A Certificate of Authority provides states with important business entity information, such as the official business name, names of owners, and legal status, such as a limited liability company, corporation, or limited partnership. When determining whether a business actually needs a Certificate of Authority, each state has different rules, so it is very important to check with your state.
What does the process of getting a Certificate of Authority entail?
The process for getting a Certificate of Authority is not difficult.

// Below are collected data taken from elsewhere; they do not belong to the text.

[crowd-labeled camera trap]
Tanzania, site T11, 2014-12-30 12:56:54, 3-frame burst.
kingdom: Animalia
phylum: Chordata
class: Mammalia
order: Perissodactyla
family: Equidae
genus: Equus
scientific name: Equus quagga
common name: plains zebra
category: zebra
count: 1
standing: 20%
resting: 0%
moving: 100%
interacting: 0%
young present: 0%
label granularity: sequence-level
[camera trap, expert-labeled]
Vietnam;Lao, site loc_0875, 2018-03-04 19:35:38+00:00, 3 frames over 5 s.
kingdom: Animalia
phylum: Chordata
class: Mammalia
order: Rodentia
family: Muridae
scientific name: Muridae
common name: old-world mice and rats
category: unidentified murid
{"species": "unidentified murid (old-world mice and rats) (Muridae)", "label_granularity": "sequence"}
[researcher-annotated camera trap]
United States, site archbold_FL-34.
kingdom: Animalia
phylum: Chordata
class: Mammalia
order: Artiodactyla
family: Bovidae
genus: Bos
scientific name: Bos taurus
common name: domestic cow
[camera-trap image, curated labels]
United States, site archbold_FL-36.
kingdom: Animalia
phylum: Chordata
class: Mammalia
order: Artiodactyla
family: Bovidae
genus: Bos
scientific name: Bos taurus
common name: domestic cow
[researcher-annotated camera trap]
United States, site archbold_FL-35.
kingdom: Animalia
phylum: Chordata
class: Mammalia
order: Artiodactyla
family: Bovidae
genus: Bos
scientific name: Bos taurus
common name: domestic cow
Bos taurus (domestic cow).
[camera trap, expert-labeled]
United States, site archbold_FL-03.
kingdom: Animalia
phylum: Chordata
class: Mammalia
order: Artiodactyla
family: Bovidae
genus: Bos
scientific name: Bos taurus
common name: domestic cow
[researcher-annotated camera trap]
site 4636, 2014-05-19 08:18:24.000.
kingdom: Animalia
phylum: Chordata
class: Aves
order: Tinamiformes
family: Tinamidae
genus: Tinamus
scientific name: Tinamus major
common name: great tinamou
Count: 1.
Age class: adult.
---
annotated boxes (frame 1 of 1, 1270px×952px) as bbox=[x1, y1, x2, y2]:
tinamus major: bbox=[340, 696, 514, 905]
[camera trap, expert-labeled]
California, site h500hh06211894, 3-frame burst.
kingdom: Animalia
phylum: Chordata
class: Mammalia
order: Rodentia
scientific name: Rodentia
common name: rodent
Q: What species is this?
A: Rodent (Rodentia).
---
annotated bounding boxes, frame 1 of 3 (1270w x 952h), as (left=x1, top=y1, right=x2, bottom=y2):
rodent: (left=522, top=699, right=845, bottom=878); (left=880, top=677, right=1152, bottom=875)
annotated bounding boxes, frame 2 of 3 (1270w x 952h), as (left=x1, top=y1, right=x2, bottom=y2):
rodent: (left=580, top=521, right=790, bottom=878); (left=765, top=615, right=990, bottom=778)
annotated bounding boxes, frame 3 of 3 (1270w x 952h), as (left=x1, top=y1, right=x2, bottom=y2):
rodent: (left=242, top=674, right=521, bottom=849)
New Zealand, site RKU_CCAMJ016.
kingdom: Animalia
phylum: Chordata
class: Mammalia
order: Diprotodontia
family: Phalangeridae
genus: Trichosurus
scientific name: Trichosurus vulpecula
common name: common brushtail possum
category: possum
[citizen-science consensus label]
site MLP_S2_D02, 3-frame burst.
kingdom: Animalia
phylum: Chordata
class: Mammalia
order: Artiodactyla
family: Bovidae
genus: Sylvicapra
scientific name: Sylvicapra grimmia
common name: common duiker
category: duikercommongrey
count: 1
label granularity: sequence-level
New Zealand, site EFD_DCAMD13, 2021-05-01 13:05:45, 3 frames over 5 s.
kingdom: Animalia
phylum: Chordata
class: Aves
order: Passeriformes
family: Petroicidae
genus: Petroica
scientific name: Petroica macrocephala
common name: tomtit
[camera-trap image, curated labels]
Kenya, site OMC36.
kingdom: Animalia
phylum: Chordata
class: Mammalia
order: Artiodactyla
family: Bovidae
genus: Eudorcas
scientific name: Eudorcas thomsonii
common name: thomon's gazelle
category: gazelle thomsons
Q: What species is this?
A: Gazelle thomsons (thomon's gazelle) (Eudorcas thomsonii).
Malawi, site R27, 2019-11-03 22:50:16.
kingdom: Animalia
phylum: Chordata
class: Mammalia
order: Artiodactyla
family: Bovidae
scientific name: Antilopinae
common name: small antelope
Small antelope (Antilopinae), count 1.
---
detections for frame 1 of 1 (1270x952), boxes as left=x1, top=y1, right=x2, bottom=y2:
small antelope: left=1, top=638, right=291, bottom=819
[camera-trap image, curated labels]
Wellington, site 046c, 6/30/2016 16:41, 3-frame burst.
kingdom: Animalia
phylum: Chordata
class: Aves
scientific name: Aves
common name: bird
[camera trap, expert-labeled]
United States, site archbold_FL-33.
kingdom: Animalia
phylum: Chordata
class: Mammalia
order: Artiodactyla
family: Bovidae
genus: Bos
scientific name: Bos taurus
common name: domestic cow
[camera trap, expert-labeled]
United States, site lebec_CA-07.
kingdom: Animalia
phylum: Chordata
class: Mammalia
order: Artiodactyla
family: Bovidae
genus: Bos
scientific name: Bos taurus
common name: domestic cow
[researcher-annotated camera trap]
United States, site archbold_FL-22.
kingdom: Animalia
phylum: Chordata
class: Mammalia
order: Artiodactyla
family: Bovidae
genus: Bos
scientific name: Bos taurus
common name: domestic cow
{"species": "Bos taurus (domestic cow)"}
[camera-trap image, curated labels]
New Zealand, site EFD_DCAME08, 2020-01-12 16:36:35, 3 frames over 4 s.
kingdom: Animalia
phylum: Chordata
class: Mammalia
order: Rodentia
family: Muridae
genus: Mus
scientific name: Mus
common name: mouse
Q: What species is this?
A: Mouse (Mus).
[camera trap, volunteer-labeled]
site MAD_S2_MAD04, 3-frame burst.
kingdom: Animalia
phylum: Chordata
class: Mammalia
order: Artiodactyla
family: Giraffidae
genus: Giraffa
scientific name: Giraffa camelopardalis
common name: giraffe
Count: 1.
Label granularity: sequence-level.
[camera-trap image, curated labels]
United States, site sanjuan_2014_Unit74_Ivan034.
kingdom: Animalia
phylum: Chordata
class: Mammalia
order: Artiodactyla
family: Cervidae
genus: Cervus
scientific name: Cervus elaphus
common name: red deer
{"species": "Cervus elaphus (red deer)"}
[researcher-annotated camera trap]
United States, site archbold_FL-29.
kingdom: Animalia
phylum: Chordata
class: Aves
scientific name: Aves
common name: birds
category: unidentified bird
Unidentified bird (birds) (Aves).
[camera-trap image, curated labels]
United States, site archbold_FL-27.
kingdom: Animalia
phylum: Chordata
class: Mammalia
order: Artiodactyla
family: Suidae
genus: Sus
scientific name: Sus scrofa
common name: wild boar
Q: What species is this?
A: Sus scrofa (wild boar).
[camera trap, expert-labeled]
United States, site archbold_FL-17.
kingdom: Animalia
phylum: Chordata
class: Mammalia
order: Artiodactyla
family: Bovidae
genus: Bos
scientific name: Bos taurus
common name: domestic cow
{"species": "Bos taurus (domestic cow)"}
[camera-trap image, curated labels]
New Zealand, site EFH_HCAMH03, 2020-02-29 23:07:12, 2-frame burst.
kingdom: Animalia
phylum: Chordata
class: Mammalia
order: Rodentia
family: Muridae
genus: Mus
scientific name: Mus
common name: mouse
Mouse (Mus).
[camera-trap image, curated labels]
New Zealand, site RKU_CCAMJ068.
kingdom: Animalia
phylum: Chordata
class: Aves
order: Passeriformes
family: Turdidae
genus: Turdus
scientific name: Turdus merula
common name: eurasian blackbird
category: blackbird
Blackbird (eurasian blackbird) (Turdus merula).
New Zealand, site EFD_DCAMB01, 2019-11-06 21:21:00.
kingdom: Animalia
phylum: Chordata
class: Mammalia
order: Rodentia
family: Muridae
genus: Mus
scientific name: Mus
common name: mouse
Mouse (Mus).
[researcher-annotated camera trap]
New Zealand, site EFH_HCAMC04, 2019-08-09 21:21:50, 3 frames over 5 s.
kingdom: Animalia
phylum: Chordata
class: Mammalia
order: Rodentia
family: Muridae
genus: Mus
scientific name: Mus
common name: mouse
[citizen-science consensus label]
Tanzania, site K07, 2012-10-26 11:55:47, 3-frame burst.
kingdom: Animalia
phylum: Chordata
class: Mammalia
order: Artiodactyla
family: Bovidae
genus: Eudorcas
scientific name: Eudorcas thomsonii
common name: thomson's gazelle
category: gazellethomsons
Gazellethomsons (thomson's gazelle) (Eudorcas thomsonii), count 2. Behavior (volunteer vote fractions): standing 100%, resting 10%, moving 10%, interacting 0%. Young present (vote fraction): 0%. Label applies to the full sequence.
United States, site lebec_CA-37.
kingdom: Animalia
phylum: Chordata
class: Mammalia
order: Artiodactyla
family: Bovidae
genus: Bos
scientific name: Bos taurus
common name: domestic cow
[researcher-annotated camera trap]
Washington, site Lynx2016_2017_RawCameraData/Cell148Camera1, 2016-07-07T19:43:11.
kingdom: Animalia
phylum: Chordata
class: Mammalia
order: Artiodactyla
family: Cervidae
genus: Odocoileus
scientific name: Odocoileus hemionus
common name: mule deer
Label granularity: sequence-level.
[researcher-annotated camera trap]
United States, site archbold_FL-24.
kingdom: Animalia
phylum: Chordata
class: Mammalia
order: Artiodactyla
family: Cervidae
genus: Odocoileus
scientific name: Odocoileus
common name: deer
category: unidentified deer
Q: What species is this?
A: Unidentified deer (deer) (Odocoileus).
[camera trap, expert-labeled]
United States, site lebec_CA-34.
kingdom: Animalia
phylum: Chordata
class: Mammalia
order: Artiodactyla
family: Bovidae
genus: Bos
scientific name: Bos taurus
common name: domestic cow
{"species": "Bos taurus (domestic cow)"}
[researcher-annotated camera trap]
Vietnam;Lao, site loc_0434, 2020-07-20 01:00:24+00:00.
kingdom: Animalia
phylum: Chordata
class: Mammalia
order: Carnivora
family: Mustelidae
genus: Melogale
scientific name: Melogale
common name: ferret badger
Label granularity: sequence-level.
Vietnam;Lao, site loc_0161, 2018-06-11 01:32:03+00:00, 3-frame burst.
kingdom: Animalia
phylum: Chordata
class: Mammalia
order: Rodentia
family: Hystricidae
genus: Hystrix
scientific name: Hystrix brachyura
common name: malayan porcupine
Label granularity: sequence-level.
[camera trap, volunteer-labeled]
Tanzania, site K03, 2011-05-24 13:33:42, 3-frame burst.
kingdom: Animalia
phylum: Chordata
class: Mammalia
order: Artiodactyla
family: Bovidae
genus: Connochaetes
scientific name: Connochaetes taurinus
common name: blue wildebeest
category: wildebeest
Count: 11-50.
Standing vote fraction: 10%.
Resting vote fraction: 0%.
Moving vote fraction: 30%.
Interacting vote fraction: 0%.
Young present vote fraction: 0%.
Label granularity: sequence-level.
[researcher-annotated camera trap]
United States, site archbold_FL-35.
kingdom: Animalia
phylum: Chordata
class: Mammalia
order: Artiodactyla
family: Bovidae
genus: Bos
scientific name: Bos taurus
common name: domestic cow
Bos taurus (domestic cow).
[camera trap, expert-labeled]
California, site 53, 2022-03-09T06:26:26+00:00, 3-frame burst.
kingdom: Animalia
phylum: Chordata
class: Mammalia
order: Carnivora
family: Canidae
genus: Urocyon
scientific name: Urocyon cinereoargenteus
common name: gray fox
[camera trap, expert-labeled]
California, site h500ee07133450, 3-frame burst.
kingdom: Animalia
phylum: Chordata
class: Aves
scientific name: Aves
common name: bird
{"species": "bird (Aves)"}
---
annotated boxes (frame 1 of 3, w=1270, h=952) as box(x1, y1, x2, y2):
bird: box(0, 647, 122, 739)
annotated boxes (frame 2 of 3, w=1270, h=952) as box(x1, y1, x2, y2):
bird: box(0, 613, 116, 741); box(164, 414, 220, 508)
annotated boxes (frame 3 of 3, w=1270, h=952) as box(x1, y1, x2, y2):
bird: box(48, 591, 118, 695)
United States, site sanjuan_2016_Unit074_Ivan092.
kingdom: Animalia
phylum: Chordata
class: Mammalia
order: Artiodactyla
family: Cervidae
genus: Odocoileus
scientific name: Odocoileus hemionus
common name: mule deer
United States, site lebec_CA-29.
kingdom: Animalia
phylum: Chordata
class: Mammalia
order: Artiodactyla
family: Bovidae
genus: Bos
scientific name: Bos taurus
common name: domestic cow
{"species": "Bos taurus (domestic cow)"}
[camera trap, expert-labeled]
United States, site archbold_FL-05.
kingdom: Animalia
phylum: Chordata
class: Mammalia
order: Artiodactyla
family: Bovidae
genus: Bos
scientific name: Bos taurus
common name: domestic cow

In addition to filing the state’s Certificate of Authority form and paying fees, some states ask you to obtain documentation showing that your business is in good standing in its home state. This includes a Certificate of Good Standing or Certificate of existence issued by the office of the Secretary of State. Some states require certified copies or proof be obtained within a specific time frame of the Certificate of Authority application—typically between 30 and 60 days.
Most business owners file a Certificate of Authority form with the state’s agency that regulates businesses, such as the Secretary of State. To additional information, visit the agency’s website for detailed information.
It is imperative to check that your company name is available in the state in which you want to acquire a Certificate of Authority. If your preferred name is already in use, a “doing business as” can be required.
Some states may require you to have a registered agent within the state, so that you have a representative who is able to receive service of legal process on behalf of your business.
What are the costs of obtaining a Certificate of Authority?
The application process includes a filing fee, which typically ranges from $25 to several hundred dollars. In addition, the fees differ based on the type of company you own.
What is the processing timeline?
The Certificate of Authority processing time tends to vary. In most states, the average waiting time is a few days. However, in some cases, it can take as long as a few weeks. While expedited processing will complete your registration in a few hours, it also adds several hundred dollars to your application cost.
What happens if you do not get a Certificate of Authority?
Failure to obtain a Certificate of Authority could result in penalties, fines, and back taxes. In addition, one consequence of failing to obtain a Certificate of Authority is being denied the right to bring a lawsuit in that particular state’s court system. As a result, it is important that you are in full compliance with all applicable state laws to avoid any legal and tax problems.
If you are planning to conduct business in several states, you must apply your foreign entity with each state. But do not fear – the application process is often the same in each state.
What’s the definition of doing business in a state?
It is vital to comprehend the definition of “doing business” within a state. This typically includes the following criteria:
–Operating from a physical location, such as an office space, warehouse, restaurant, or store
–Hiring employees from the state where you are applying for the Certificate of Authority
–Maintaining a bank account in that particular state
–Regularly entering into binding contracts in that state
–Consistently meeting with customers/clients to conduct business in the state.
What are the main advantages of obtaining a Certificate of Authority?
There are several benefits of a Certificate of Authority. For example, applying for a Certificate of Authority means that you can expand your company in a new state without needing to incorporate as a new business. In addition, you can collect sales tax on goods and services.
How can I avoid delays or unforeseen problems?
To prevent delays or problems—and to ensure a smooth process—it is vital to follow the application instructions and provide the requested documentation. Additionally, some business owners find it helpful to speak to a lawyer or work with a registered agent, since every state and type of business has different requirements. If you submit an application with errors or missing documents, this could result in a rejected application and additional registration fees.
The bottom line is that obtaining a Certificate of Authority is not only essential for growing businesses, but also a necessity for organizations looking to achieve success in the business world.